# [What to do]
Exactly as they stand, repeat the lines from the one containing "Painted Turtle vs" through the final line of the listing, both ends included, and nothing else; skip the pictures.
(Records to process)
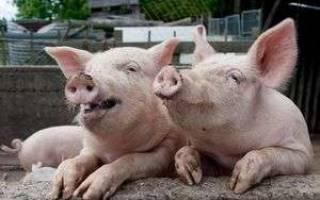 Свинья отказывается от еды лежит – чем лечить отравление у поросят?
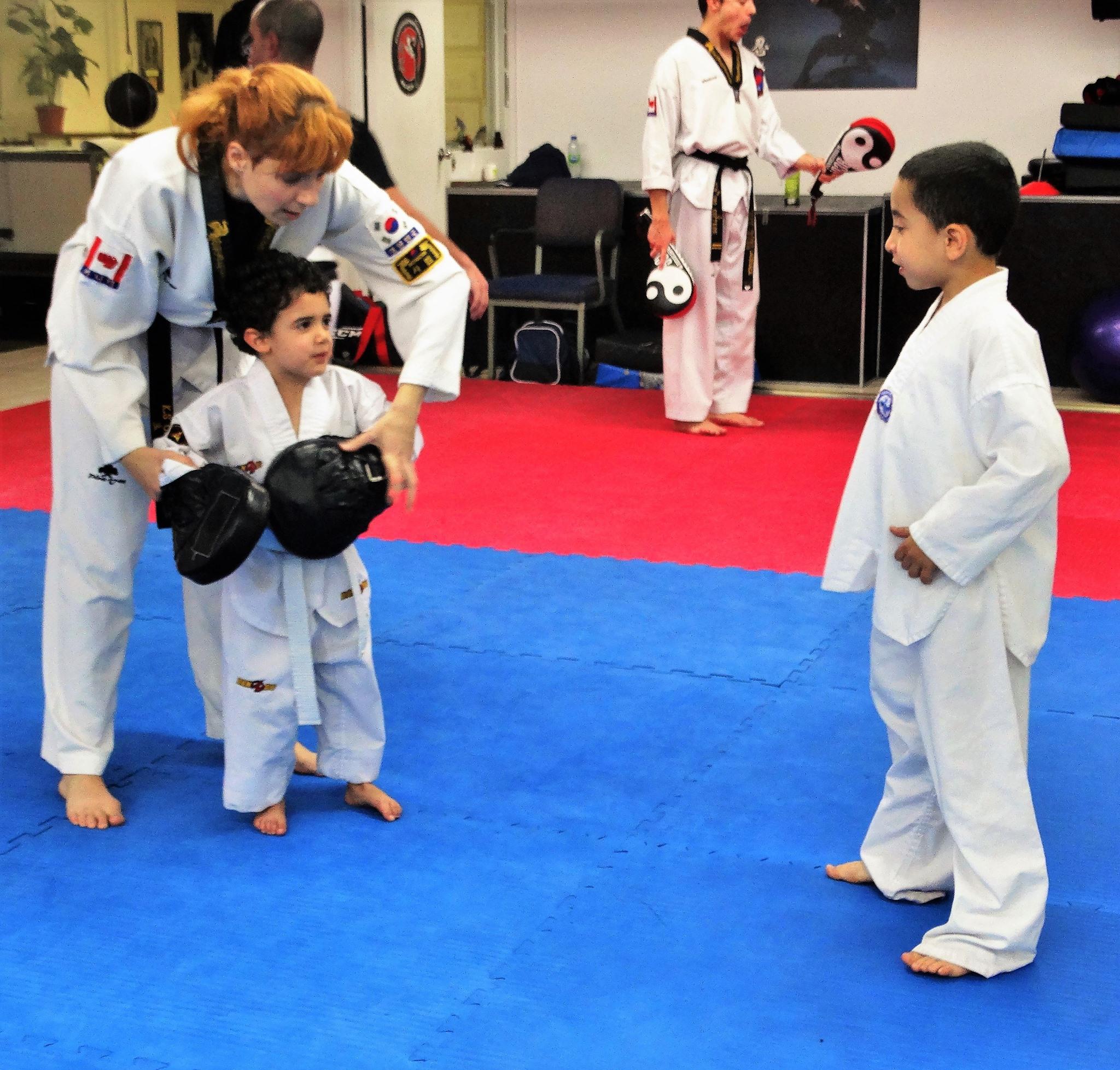 Photos taekwondo 2017 (12)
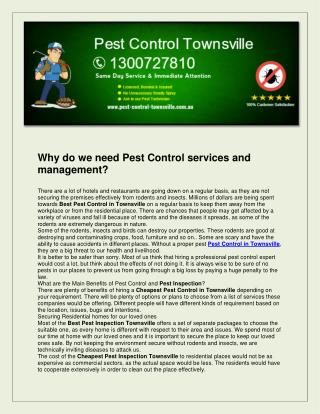 Pest Control Townsville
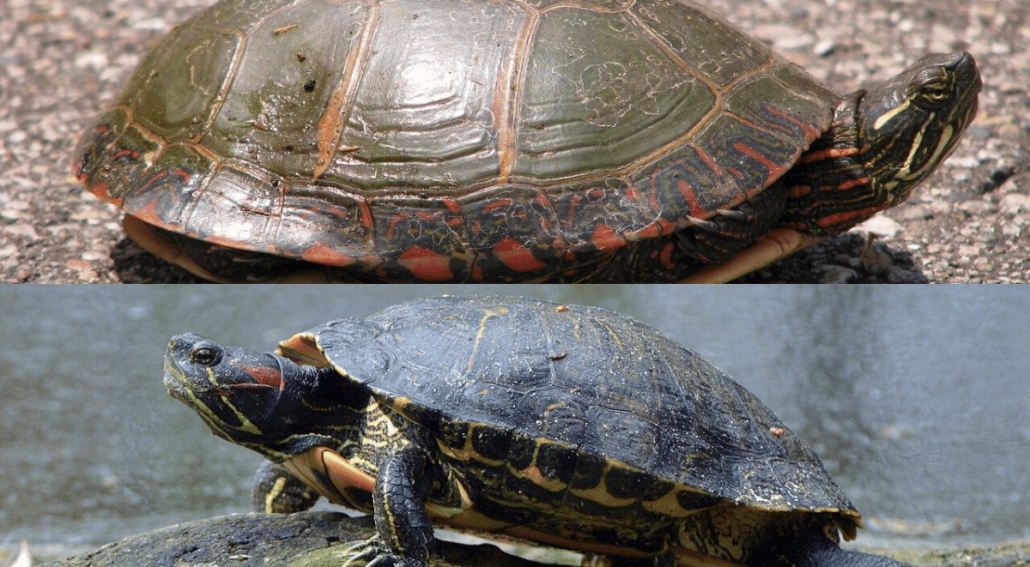 Painted Turtle vs Red-eared Slider featured image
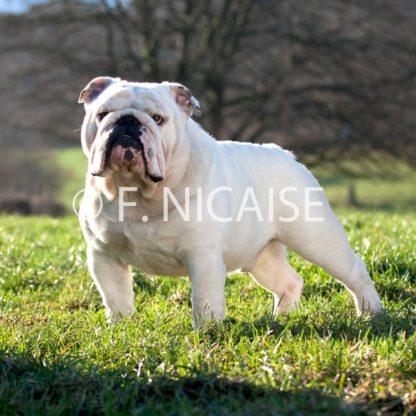 English Bulldog - 10/2019
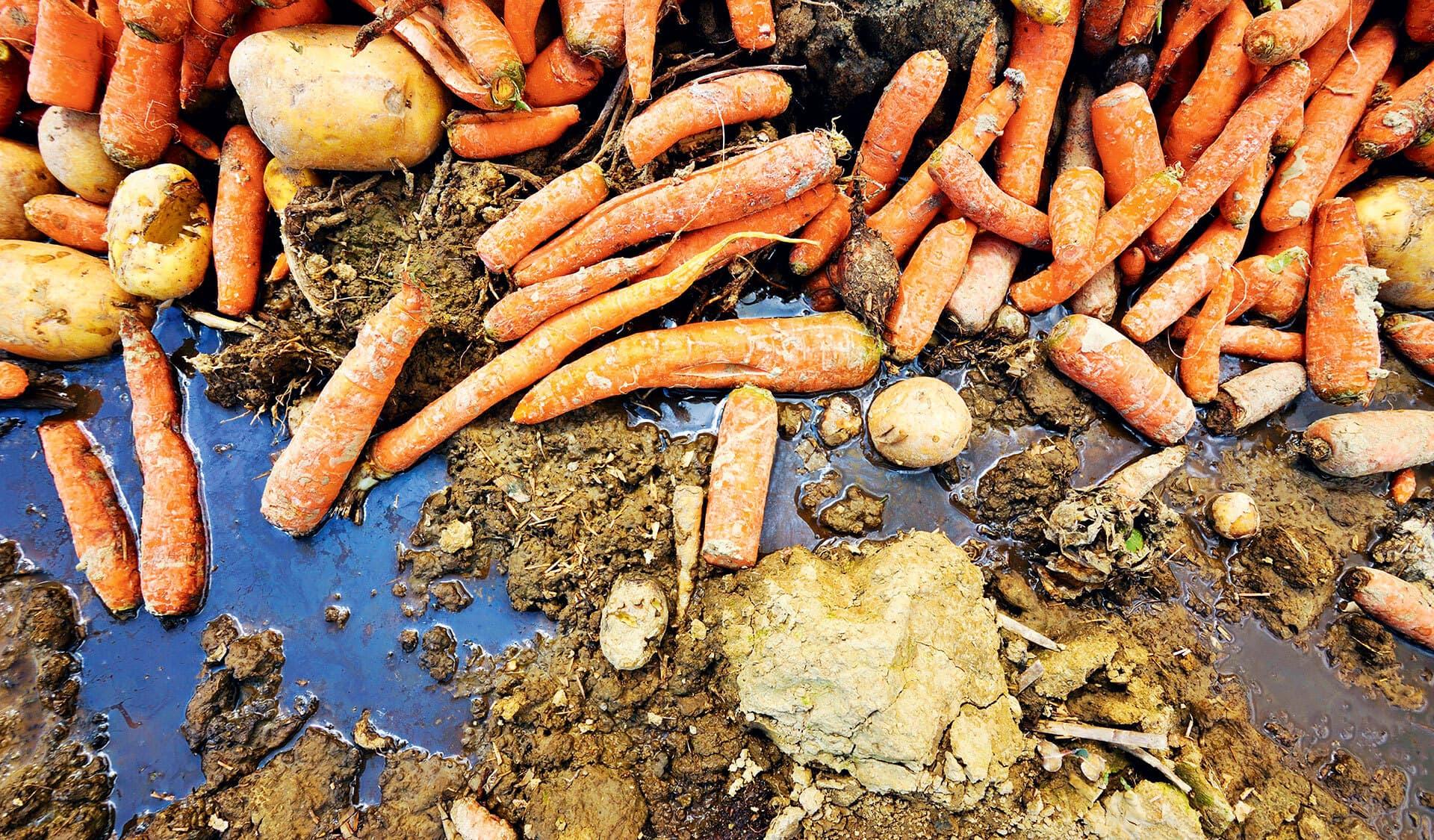 Karotten und Kartoffeln auf einem Acker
(End Records to process)
# [Problem solution]
 Painted Turtle vs Red-eared Slider featured image
 English Bulldog - 10/2019
 Karotten und Kartoffeln auf einem Acker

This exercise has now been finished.